— Begin —

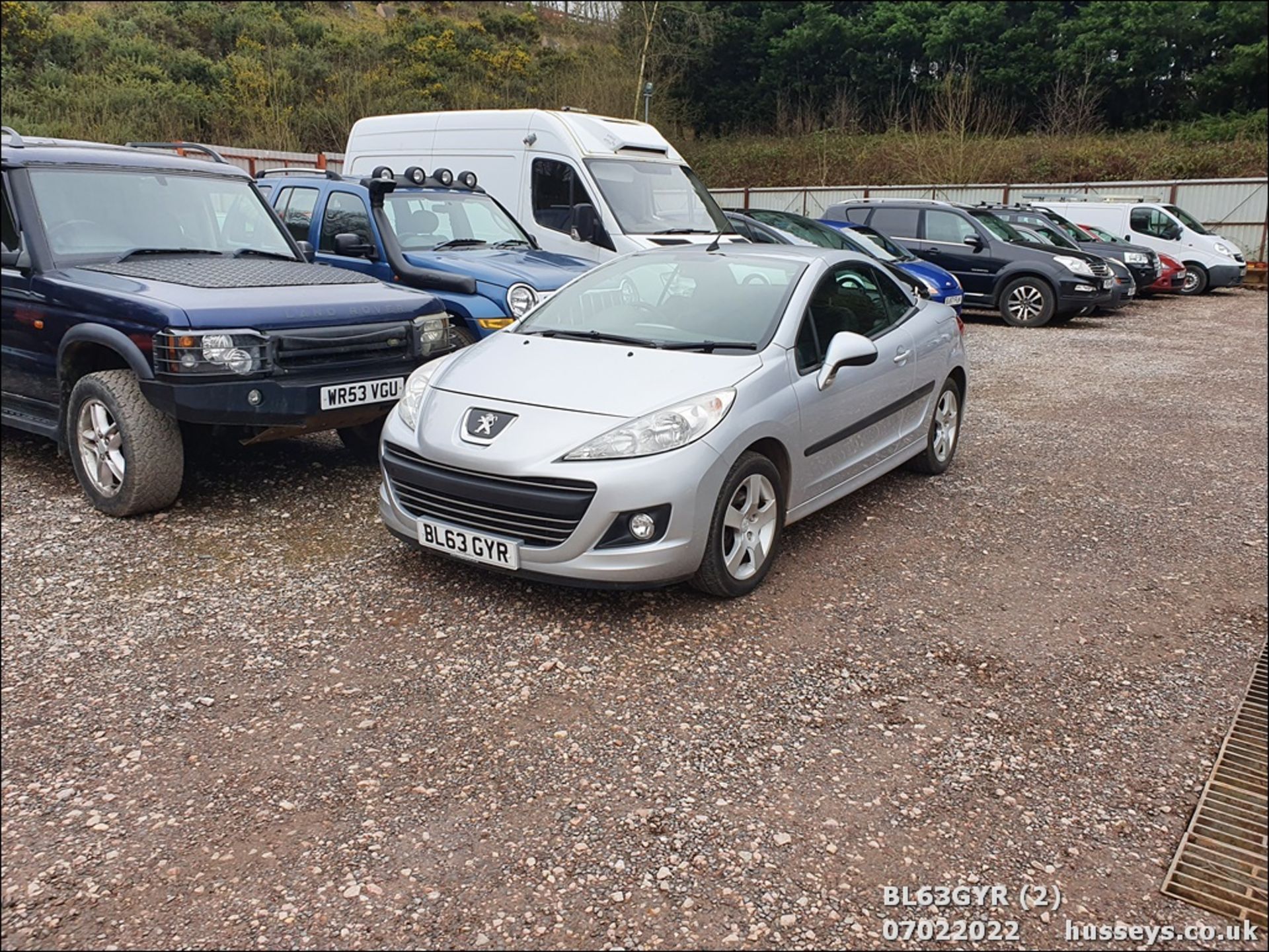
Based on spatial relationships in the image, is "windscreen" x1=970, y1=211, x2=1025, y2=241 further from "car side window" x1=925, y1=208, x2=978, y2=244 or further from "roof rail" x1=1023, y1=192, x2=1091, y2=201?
"roof rail" x1=1023, y1=192, x2=1091, y2=201

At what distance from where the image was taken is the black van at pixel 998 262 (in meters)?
14.7

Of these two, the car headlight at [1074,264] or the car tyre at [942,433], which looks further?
the car headlight at [1074,264]

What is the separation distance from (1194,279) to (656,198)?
14.0m

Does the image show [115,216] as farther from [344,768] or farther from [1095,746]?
[1095,746]

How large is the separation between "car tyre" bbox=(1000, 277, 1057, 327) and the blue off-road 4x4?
1117cm

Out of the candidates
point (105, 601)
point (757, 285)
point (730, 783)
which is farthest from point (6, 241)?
point (730, 783)

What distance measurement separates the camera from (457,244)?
8.27m

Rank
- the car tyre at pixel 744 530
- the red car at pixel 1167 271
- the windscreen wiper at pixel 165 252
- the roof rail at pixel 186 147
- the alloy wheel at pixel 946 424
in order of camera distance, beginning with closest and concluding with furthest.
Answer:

— End —

### What is needed
Copy the data exactly. Any picture it contains is to be omitted.

### Exercise answer
Based on spatial relationships in the image, is "windscreen" x1=970, y1=211, x2=1025, y2=241 further from "car side window" x1=925, y1=208, x2=978, y2=244 or further from "roof rail" x1=1023, y1=192, x2=1091, y2=201?
"roof rail" x1=1023, y1=192, x2=1091, y2=201

At what distance from where the image was taken is the black van at pixel 998 262 (in meters)?
14.7

Of these two, the car headlight at [1074,264] or the car tyre at [942,433], which looks further?
the car headlight at [1074,264]

What is the separation distance from (1194,279) to (656,198)?
14.0m

Does the image show [115,216] as farther from [344,768] or farther from [1095,746]?
[1095,746]

How large is the separation between "car tyre" bbox=(1000, 277, 1057, 327) and the blue off-road 4x4?
1117cm

Out of the candidates
point (105, 601)
point (757, 285)
point (730, 783)
which is farthest from point (6, 241)?
point (730, 783)

What distance measurement separates the camera from (457,244)?
8.27m

Rank
- the car tyre at pixel 744 530
- the red car at pixel 1167 271
- the windscreen wiper at pixel 165 252
- the roof rail at pixel 186 147
- the alloy wheel at pixel 946 424
in order of camera distance, beginning with closest and concluding with furthest.
Answer:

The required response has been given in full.